Bagaimana Muhammadiyah Memandang Syiah?

Ini pandangan Muhammadiyah tentang Syiah.

Antara
Muhammadiyah.
Red: Hasanul Rizqa

REPUBLIKA.CO.ID, JAKARTA -- Muhammadiyah merupakan gerakan Islam modernis terbesar di Indonesia. Berdiri sejak 8 Dzulhijjah 1330 H atau 18 November 1912 M, Persyarikatan yang dirintis KH Ahmad Dahlan ini terus melakukan kepeloporan pemurnian dan sekaligus pembaruan Islam di manapun beradanya.

Baca Juga


Dalam melaksanakan dakwah pencerahan, Muhammadiyah tentunya tidak abai terhadap tantangan dan fenomena yang melanda dunia Islam secara global. Salah satunya, friksi antara Sunni dan Syiah.

Berbicara tentang pandangan Muhammadiyah terkait Syiah, dalam rubrik tanya-jawab di majalah Suara Muhammadiyah edisi Desember 2021 dijelaskan sebagai berikut.

Pertama-tama, pembaca perlu mengetahui arti dan makna kata syiah secara kebahasaan.
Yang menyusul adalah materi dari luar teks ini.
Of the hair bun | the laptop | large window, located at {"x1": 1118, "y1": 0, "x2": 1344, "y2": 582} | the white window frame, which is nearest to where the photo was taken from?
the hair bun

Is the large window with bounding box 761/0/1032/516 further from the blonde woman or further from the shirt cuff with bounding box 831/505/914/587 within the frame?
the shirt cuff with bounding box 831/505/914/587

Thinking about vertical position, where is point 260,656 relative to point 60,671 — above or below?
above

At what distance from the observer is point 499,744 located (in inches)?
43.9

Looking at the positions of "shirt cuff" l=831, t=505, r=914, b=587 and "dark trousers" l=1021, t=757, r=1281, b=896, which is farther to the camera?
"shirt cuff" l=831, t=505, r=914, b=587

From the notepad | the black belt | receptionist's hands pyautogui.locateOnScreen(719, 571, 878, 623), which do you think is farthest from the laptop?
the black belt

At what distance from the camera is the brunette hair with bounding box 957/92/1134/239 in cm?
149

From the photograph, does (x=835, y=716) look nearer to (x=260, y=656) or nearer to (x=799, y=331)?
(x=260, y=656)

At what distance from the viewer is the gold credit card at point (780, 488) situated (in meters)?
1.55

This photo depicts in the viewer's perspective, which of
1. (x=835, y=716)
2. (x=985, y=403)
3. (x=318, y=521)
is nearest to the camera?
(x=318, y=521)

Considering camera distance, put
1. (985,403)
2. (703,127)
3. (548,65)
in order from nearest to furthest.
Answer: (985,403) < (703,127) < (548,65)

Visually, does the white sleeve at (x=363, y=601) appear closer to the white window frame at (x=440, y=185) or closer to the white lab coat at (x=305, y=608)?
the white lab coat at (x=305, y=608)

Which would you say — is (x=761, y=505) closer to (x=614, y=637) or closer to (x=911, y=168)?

Secara literal, kata ini dapat ditemukan dalam kamus-kamus bahasa Arab. Begitu pula di Alquran dan hadis.

Menurut Ibnu al-Jauzi kata syiah berserta derivasinya mengandung setidaknya empat makna dengan berdasar pada konteks masing-masing. Pertama, syiah berarti 'kelompok yang berpecah-pecah' atau firaq.

Kedua, syiah berarti 'keluarga' dan 'keturunan'. Lihat, misalnya, surah al-Qashash ayat ke-15. Ketiga, syiah bermakna 'pemeluk agama' atau 'umat', yakni 'ahl al-millah.' Lihat, misal, surah Maryam ayat ke-69.

Keempat, syiah yang memiliki arti 'aneka ragam tendensi keliru' (al-ahwa’ al-mukhtalifah). Lihat, surah al-An‘am ayat ke-65.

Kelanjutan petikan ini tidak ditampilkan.